Sejauh ini, pilihan kontrasepsi laki-laki memang masih terbatas. Alat kontrasepsi yang paling popular bagi laki-laki adalah kondom, yang peredarannya di Indonesia mencapai 180 juta bungkus per tahun. Penelitian dan uji coba kontrasepsi laki-laki—baik berbasis hormonal maupun tidak—masih terus dilakukan di berbagai negara. Beberapa kontrasepsi seperti Reversible Inhibition of Sperm Under Guidance (RISUG) atau suntik laki-laki dan gel kontrasepsi bahkan telah memasuki fase uji klinis.

Berdasarkan hal tersebut, solusi agar semakin banyak laki-laki berpartisipasi dalam KB adalah mesti lebih diperbanyak sosialisasi dan penyuluhan.
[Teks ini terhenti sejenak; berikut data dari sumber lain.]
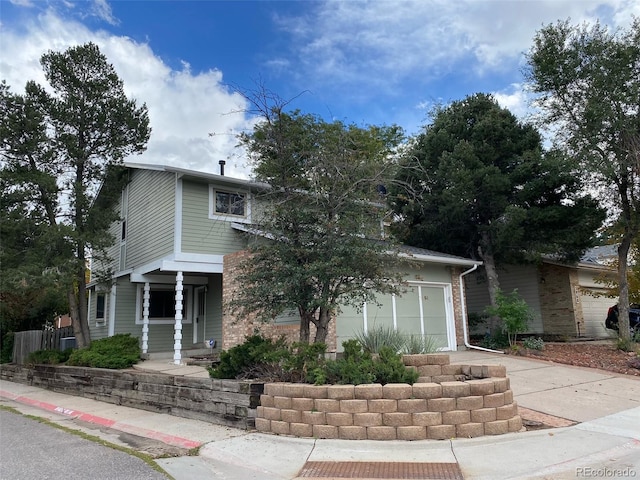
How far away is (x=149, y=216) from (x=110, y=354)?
16.0 feet

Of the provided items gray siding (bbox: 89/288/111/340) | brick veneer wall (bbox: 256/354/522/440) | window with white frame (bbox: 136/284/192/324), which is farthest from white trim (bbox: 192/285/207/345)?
brick veneer wall (bbox: 256/354/522/440)

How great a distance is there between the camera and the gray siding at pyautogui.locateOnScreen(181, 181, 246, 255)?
44.5ft

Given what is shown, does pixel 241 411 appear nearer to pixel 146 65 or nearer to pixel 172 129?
pixel 146 65

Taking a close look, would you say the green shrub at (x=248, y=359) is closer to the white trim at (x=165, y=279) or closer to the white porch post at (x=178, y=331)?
the white porch post at (x=178, y=331)

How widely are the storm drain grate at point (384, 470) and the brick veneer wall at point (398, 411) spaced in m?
0.88

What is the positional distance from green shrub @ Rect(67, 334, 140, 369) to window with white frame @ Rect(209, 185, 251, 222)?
4248 mm

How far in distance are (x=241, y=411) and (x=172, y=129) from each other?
12.9 meters

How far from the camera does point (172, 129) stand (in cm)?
1734

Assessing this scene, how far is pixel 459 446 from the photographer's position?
Answer: 19.0ft

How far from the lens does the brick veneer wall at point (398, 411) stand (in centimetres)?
614

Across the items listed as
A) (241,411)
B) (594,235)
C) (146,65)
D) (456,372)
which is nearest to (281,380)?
(241,411)

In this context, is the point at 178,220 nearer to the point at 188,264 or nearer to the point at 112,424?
the point at 188,264
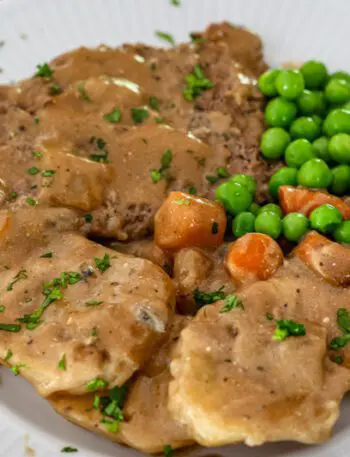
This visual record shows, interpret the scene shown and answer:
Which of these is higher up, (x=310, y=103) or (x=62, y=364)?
(x=310, y=103)

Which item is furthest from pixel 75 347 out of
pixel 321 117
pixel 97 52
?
pixel 321 117

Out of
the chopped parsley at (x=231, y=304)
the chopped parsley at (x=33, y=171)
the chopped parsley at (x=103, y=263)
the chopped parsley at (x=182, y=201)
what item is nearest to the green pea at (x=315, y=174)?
the chopped parsley at (x=182, y=201)

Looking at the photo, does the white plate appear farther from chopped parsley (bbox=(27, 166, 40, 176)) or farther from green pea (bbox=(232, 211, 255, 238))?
green pea (bbox=(232, 211, 255, 238))

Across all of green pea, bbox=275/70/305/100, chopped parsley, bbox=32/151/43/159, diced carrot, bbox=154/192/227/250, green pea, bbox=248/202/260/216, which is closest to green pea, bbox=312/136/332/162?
green pea, bbox=275/70/305/100

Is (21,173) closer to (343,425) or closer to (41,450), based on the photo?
(41,450)

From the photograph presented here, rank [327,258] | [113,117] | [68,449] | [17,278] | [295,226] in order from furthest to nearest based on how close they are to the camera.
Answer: [113,117], [295,226], [327,258], [17,278], [68,449]

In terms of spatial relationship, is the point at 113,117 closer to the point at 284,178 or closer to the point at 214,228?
the point at 214,228

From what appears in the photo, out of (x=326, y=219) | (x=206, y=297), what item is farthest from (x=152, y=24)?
(x=206, y=297)

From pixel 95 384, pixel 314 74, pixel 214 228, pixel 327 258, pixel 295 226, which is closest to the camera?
pixel 95 384

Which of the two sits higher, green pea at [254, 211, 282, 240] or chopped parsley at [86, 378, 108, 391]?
green pea at [254, 211, 282, 240]
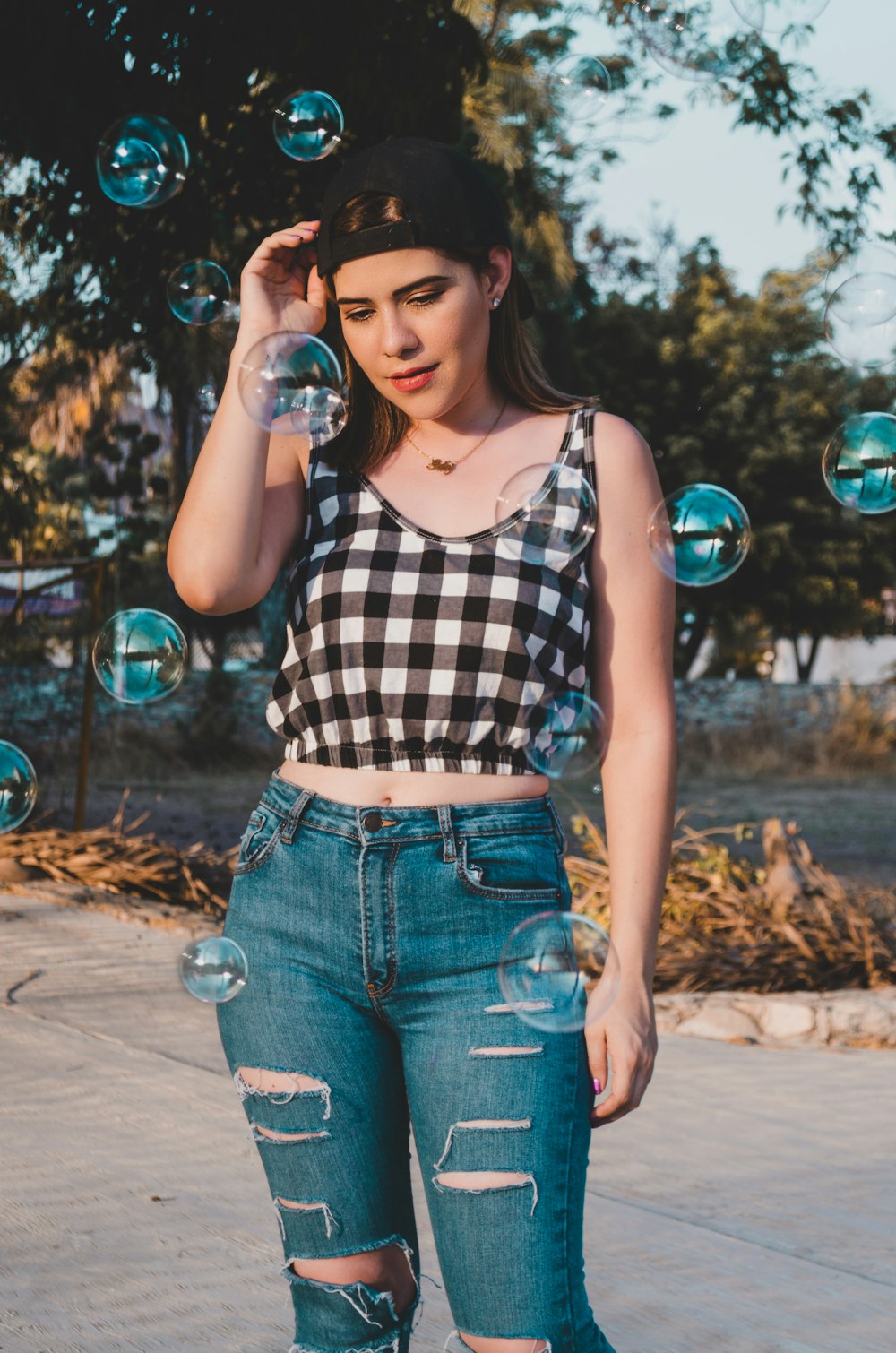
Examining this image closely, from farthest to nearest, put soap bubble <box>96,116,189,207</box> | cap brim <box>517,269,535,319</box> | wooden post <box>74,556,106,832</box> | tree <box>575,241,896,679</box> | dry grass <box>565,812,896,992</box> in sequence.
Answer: tree <box>575,241,896,679</box> → wooden post <box>74,556,106,832</box> → dry grass <box>565,812,896,992</box> → soap bubble <box>96,116,189,207</box> → cap brim <box>517,269,535,319</box>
Penyebaran informasi mengenai pentingnya peran laki-laki dalam program KB dapat dilakukan dalam bimbingan pranikah baik di Puskesmas, kantor pencatat pernikahan atau tempat ibadah. Bisa juga mengaktifan kader-kader kesehatan di masyarakat. Mereka juga perlu mensosialisasikan pentingnya metode kontrasepsi laki-laki dan meluruskan berbagai mitos yang beredar selama ini. Penyampaian materi mengenai kontrasepsi laki-laki perlu dikemas secara ringan dan menarik namun tetap mendalam agar dapat meyakinkan para suami sebagai target akseptor KB.